The information content of software is expressible in a variety of representations, such as trees (abstract syntax), graphs (control-flow) and relations (definition-use pairs). The independence of these representations from the text of the source-code necessitates the use of a map to relate extracted information to the code. To avoid the need for an explicit map between information and code, this thesis examines the use of a source-based textual model that represents information within the context of source-code.
Transformations applied to source-code, such as preprocessing, complicate information extraction and its representation within original unprocessed source files. These issues are examined with respect to preprocessing to develop techniques that support source-based representations. An algorithm is presented to accurately back locate information from preprocessed to unprocessed code. Hierarchical lexical analysis is examined as an information extraction technique for code that is discarded by a preprocessor or, for some reason, cannot be parsed.
To explore the sufficiency of a text-based representation, the Jupiter source-code repository system was designed and implemented.
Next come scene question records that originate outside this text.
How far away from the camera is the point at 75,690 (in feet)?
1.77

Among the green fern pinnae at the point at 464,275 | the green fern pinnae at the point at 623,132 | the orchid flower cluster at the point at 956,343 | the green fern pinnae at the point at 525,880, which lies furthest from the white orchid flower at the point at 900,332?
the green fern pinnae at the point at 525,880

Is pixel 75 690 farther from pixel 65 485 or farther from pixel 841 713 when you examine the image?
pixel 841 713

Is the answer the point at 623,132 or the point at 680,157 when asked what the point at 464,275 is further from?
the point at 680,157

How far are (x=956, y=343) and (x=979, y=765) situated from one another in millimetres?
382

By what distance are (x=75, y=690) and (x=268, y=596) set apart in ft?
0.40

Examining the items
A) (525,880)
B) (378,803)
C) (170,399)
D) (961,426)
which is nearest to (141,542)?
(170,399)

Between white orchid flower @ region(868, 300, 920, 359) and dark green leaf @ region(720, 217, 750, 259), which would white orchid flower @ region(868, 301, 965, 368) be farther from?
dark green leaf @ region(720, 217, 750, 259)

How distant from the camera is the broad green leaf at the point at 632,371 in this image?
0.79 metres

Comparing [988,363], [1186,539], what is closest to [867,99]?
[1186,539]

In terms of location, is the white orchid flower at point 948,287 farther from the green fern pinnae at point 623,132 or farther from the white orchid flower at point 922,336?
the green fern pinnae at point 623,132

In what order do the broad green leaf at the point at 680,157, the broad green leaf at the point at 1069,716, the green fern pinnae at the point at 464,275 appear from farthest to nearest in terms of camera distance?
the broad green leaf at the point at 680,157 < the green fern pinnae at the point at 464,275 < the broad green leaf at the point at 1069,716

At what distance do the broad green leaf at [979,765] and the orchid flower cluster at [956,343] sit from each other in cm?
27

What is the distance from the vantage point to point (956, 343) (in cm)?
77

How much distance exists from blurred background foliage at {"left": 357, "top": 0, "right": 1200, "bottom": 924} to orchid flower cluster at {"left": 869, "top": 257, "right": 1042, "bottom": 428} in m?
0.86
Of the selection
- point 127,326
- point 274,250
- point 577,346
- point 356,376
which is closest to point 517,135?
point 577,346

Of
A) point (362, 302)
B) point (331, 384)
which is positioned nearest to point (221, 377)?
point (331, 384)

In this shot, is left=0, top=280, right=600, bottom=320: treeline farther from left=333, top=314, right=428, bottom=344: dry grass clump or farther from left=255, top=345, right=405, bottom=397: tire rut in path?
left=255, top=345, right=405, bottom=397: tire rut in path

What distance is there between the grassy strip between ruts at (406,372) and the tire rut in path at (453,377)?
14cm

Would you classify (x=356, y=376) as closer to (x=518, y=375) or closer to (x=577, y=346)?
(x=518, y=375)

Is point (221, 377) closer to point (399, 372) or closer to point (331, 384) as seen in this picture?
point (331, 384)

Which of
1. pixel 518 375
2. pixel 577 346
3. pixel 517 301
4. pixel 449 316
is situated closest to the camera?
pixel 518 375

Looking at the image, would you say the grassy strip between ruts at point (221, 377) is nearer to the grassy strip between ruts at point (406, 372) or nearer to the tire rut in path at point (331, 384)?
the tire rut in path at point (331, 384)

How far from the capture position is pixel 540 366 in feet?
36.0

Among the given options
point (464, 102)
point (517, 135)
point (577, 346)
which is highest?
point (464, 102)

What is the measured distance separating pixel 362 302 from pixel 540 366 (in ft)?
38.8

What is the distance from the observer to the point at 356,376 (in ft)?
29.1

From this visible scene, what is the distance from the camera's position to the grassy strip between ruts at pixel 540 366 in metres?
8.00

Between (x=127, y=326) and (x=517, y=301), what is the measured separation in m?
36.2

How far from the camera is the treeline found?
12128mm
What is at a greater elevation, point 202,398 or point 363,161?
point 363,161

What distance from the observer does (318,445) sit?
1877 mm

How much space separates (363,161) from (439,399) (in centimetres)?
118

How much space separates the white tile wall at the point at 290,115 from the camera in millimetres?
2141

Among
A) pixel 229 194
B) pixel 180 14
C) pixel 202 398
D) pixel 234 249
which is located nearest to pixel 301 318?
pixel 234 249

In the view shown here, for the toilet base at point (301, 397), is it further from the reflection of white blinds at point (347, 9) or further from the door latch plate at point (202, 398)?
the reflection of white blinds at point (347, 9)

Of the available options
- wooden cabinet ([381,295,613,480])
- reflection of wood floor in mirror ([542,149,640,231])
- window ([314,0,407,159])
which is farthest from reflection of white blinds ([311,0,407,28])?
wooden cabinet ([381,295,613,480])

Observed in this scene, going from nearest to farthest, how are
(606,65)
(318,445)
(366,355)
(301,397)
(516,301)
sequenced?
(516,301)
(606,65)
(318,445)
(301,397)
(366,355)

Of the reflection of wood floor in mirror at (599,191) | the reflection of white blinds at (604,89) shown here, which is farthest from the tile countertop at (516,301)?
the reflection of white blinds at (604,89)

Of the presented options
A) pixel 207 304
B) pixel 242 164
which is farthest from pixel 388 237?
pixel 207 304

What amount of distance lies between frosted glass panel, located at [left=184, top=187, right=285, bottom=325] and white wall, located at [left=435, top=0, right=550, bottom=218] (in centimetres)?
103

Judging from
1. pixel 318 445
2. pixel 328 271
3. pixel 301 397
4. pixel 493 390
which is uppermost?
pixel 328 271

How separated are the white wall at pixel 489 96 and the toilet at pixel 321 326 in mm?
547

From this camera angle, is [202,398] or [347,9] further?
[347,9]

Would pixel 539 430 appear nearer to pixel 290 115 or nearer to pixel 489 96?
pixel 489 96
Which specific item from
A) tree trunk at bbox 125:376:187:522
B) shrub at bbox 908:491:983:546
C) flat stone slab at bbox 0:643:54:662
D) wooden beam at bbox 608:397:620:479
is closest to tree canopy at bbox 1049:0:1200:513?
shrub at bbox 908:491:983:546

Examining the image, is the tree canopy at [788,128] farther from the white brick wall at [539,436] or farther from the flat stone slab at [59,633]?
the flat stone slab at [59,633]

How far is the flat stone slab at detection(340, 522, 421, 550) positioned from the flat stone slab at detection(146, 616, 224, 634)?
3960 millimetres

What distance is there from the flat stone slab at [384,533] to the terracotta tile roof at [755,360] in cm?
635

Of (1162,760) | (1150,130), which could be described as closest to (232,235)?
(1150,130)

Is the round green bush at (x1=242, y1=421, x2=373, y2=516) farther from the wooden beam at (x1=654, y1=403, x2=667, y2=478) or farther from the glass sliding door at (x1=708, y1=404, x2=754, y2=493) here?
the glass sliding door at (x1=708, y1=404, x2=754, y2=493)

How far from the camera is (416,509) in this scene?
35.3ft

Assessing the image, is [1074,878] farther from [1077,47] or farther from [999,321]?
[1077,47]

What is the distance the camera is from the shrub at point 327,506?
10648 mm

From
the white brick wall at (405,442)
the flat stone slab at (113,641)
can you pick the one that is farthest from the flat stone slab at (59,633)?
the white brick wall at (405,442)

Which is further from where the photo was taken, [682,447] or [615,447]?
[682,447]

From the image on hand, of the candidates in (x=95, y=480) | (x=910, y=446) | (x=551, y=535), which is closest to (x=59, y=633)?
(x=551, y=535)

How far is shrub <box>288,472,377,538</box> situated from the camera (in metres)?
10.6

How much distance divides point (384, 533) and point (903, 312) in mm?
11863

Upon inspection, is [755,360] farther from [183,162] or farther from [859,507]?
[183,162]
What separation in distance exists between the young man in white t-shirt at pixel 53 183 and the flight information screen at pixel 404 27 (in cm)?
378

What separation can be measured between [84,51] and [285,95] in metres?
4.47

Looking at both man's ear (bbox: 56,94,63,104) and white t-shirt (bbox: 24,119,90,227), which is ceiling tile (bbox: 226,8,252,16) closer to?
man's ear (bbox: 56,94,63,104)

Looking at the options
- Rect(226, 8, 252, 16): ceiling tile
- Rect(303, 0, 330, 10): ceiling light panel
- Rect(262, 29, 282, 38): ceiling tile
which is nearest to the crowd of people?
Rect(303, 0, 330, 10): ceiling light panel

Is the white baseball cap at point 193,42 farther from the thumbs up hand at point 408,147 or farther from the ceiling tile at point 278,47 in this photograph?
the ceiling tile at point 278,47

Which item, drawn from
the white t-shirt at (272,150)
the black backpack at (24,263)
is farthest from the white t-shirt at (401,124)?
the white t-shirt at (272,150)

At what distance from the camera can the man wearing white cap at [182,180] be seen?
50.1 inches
Jupiter, an application of the MultiText structured text database system, reveals the need for enhancements to MultiText for managing source-code. The implicit data-model of MultiText is made explicit and extended with attributes — a general purpose facility for representing relationships and properties. To retrieve attributes and to query data that is not hierarchically structured, GCL, the query language of MultiText is extended. Examples demonstrating the use of Jupiter for some typical program exploration tasks and an overview of the issues responsible for its design are provided.